Reference Purge and Trap Conditions
Take 5ml of water sample for purging, purging time 11min, purging temperature 35℃, desorption temperature 190℃, desorption time 2min, baking temperature 220℃, baking time 7min, purge gas is high-purity nitrogen, purge flow rate 40ml/min.Reference chromatographic conditions:
Injection port: split ratio 7:1, temperature 200°C; column temperature: FID constant temperature 60°C, NPD constant temperature 100°C;Analysis time: use FID to detect 10min, use NPD to detect 8min; column flow: constant flow 2.0ml/min (nitrogen);
FID detector: temperature 230°C, hydrogen 40ml/min, air 400ml/min; NPD detector: temperature 330°C, hydrogen 3.5ml/min, air 60ml/min.

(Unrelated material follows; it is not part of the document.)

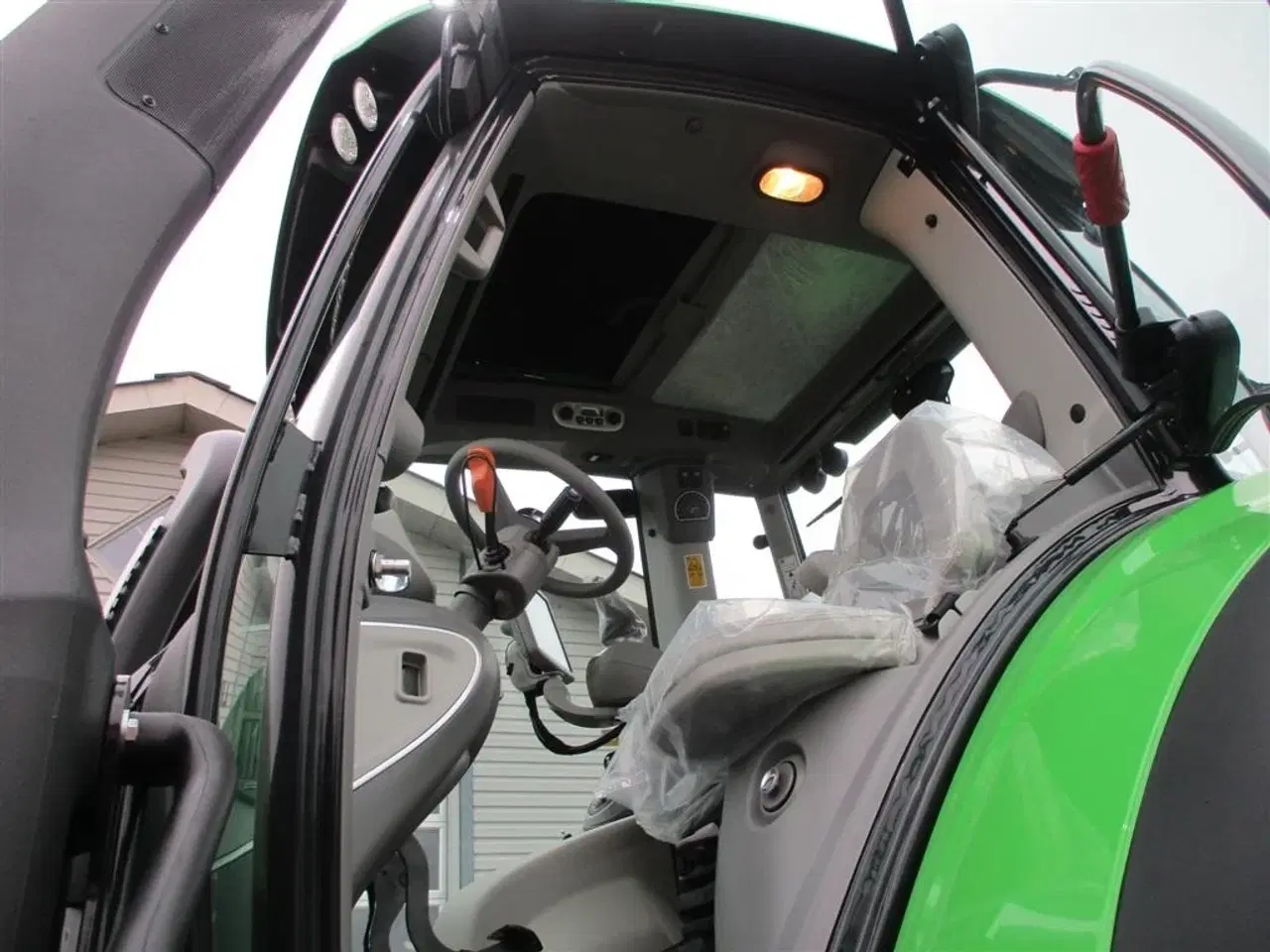 Billede 12 - Deutz-Fahr 9340 TTV  New and Unused tractor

Drawing of the standard curve
NPD direct injection method: Take 6 100ml volumetric flasks and prepare 6 standard series with concentrations of 0.10, 0.50, 1.00, 2.00, 5.00, 10.0 mg/L with acetonitrile standard solution (5.3) in turn. Accurately take 1.0 μl for gas chromatography analysis, take the peak area (peak height) as the ordinate and the concentration of acetonitrile as the abscissa to draw a standard curve.FID purge and trap method: Take five 40ml brown VOC tubes, and sequentially prepare five standard series with concentrations of 0.5, 1.0, 2.0, 3.0, and 5.0 mg/L with acetonitrile standard solution (5.3). Accurately take 5.0ml to the purging tube for purging, and then analyze by gas chromatography. Take the peak area (peak height) as the ordinate and the concentration of acetonitrile as the abscissa to draw a standard curve.

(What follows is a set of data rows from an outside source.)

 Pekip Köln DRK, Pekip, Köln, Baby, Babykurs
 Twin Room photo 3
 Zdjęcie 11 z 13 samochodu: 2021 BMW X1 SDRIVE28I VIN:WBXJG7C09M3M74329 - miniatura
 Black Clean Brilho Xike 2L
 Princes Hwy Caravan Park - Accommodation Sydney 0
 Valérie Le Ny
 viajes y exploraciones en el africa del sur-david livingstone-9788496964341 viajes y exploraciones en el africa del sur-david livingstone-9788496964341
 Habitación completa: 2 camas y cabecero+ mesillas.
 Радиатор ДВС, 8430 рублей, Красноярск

NPD purge and trap method: Take five 40ml brown VOC tubes, and sequentially prepare five standard series with concentrations of 0.025, 0.050, 0.100, 0.200, and 0.500 mg/L with acetonitrile standard solution (5.3). Accurately take 5.0ml to the purging tube for purging, and then analyze by gas chromatography. Take the peak area (peak height) as the ordinate and the concentration of acetonitrile as the abscissa to draw a standard curve. The standard chromatogram of acetonitrile is shown below.
Steps
direct injection
The water samples were filtered by a 0.45um filter membrane and then directly injected for chromatographic determination according to the conditions of the direct injection method.Purge and trap
The detection is carried out according to the analysis conditions of the purge and trap method.Blank test
According to the same conditions as the standard curve drawing, take the corresponding volume of experimental water for blank test, and the target compound cannot be detected.